In normal circumstances, a two-platform station has one running in board on each platform, situated near the end of the platform at which trains serving that platform run in, hence "running in board".

During the Second World War, running in boards and station signs in the United Kingdom were removed or obscured to prevent enemy spies or paratroopers from easily discovering their location.

== Japan ==

In Japan, running in boards (駅名標, ekimeihyō) generally follow a design principle where the name of the current station is prominently displayed in the center, while the names of the neighboring stations are shown in smaller text to the left and right.

During the era of Japanese National Railways (JNR), a standardized typeface known as Sumi Maru Gothic (スミ丸ゴシック体, Sumi Maru Goshikku-tai) was established. After the privatization and breakup of JNR, the rights to this typeface were transferred to JR Central. It is used on running in boards mounted on pillars in JR Hokkaido, and a slightly modified version is also used by JR Central.

After the privatization, each JR company began adopting its own style for running in boards. JR Central retained the basic JNR-era design but began adding an orange band—its corporate color—under the romanized name of the station on non-Shinkansen lines starting in November 1987. Other JR companies followed suit in the mid-1990s by introducing their own designs that included colored bands.

Many running in boards, both of JR and private railway companies, feature colored bands representing the company or line, combined with directional arrows to indicate train movement, or branch lines to signify junction stations. JR Central's non-Shinkansen lines, JR Shikoku, JR Kyushu, and Tobu Railway continue the JNR-era practice of including the station’s location (such as the prefecture or municipality) on the signs.

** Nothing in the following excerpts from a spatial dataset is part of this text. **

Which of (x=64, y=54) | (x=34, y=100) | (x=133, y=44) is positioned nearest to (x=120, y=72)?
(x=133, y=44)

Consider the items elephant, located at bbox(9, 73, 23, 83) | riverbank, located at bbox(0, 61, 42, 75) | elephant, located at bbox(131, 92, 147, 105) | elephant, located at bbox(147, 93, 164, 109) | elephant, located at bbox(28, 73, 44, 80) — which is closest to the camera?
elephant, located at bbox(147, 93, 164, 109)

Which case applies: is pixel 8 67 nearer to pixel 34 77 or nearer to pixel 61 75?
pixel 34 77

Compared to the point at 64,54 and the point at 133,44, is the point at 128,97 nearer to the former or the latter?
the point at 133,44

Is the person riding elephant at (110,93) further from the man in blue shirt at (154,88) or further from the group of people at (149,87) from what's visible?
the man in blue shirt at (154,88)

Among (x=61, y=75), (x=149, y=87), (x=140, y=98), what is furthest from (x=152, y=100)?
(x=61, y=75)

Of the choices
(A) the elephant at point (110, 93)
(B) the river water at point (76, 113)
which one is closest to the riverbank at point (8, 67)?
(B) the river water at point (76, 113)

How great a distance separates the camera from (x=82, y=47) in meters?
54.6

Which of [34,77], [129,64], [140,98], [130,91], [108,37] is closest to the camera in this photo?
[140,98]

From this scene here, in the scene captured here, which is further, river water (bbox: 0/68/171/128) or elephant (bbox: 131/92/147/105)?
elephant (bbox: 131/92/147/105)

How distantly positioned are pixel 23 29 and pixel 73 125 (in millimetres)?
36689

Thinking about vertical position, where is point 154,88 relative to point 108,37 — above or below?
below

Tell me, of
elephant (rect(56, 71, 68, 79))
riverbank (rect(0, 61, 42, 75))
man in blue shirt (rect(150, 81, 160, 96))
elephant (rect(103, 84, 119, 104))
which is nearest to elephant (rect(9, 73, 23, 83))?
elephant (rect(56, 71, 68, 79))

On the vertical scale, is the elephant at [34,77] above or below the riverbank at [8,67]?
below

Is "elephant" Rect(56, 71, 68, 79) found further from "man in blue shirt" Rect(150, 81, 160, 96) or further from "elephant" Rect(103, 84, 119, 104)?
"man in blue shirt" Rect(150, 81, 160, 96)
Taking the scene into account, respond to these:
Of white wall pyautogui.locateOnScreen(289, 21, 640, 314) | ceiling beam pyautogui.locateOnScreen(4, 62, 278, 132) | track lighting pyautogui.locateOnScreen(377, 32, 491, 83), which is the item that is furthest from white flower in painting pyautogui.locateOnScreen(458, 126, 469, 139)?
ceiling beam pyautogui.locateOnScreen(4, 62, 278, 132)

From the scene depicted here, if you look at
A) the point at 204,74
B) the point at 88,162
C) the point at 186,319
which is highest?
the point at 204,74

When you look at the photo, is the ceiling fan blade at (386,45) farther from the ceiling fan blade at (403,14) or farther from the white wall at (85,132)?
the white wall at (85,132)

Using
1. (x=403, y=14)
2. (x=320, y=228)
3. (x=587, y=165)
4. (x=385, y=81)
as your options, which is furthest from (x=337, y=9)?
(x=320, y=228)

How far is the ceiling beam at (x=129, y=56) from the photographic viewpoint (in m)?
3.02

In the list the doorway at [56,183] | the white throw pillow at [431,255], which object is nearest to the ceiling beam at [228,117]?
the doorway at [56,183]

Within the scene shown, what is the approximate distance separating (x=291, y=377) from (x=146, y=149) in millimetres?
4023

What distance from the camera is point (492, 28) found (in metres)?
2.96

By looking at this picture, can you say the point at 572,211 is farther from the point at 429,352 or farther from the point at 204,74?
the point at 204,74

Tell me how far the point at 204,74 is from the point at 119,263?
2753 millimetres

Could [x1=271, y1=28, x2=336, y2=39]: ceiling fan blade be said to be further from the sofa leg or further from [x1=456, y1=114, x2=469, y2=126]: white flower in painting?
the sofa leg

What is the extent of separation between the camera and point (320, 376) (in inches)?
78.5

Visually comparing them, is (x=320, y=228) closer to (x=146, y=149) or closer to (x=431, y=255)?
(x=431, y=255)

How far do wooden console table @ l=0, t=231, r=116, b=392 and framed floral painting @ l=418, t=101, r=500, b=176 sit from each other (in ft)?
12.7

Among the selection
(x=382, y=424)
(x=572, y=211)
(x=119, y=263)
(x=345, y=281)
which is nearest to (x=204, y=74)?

Historically, station names were primarily written in hiragana on running in boards from the Meiji period onward. However, some boards began displaying kanji more prominently for improved readability. JR West and JR Shikoku have adopted kanji-centered designs, and even JR East, which originally emphasized hiragana, is now shifting to designs that feature larger kanji characters in the Tokyo metropolitan and regional urban areas. Additionally, multilingual signage has become more common, with Chinese and Korean often included. In areas with large populations of South American residents, such as Brazilians and Peruvians, Portuguese and Spanish are sometimes also added.